This event has now finished.
  • Date and time: Thursday 19 May 2022, 2.30pm to 4pm
  • Location: Online only
  • Audience: Open to alumni, staff, students, the public
  • Admission: Free admission, booking required

Event details

Grief Project Lecture Series

In grief, time troubles us. We are confronted, again and again with the fact that we cannot turn back time, and do the past otherwise. We struggle with the question of how to keep a beloved with us, in the present and into the future, though their life is now past. We find ourselves living in a present that is alien from, somehow outside of, even shunned by, the happily oblivious present of most others. We often find that our own present and future have been emptied, become squalid, flat, devoid of promise and direction. Such struggles are, more fundamentally, ways of grappling with the ways in which the beloved deceased both is with us, and is gone, haunts us and eludes us. From the common-sense Western liberal perspective of what a self is, and how time works, these struggles may seem irrational, or based merely in a conflict between reality and our powerful wishes for reality to be otherwise. 

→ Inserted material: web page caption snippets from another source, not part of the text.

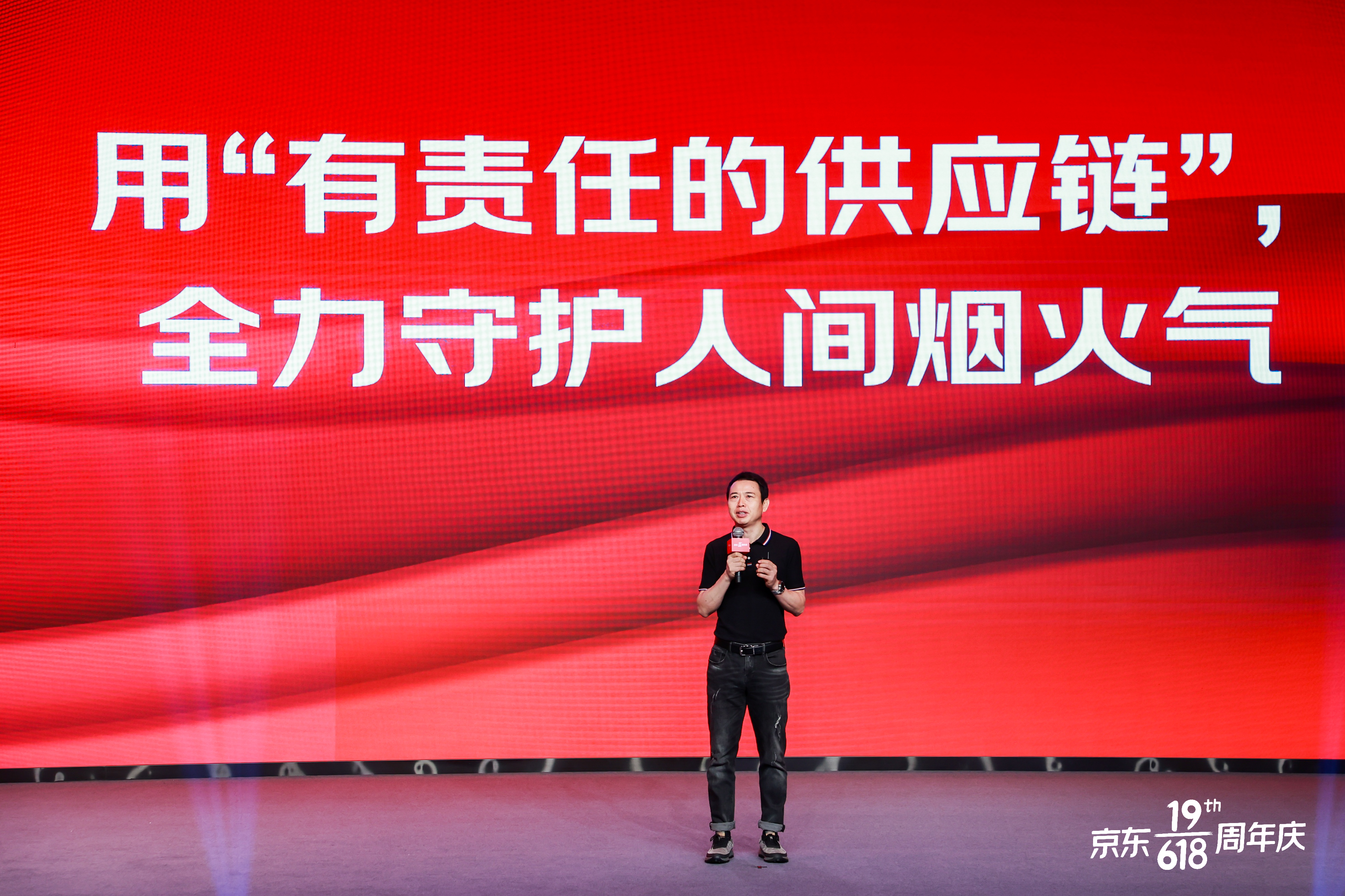 微信图片_20220618152302.jpg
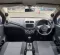 2015 Toyota Agya G Hatchback-8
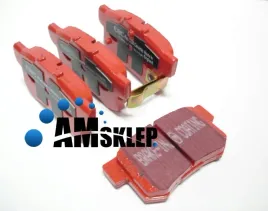 subaru-impreza-legacy-baja-klocki-red-stuff-ebc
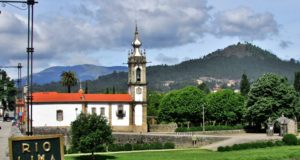 Ponte de Lima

But philosopher and phenomenologist Merleau-Ponty provides us with an account of selfhood, intersubjectivity, agency and time which affirms and elucidates these struggles as based in some of the most fundamental truths and paradoxes of the human condition. Kym proposes, following Merleau-Ponty, that in grief, we wrestle with time, and with a strange presence-absence of our deceased beloved because our beloved others are both independent, singular powers of initiative, lost in death, and perspectives and agents that have transgressed into our selves, our worlds, and material things, inhabiting them, and maintaining an enduring, if often overlooked, agency.  Recognizing this may, Kym suggests, afford grief a more honored place in our world, and transform the struggles of grieving.

About the speaker

Kym Maclaren is Associate Professor of Philosophy at Ryerson University (currently being renamed), in Toronto, Canada. Her published work has focused primarily on the nature of social life, the affective, bodily, and social conditions of selfhood and individual development, and the social nature and transformative potential of emotion. She draws especially on the work of Merleau-Ponty, and tends to incorporate literature from developmental psychology, studies of psychopathology, evolutionary theory, and social thought. In addition to articles in these areas, she has co-edited, with David Morris, Time, Memory, Institution: Merleau-Ponty’s New Ontology of Self  (Ohio University Press, 2015), and edited a collection of essays entitled Intimacy and Embodiment: Phenomenological Perspectives in the journal Emotion, Space and Society (2014).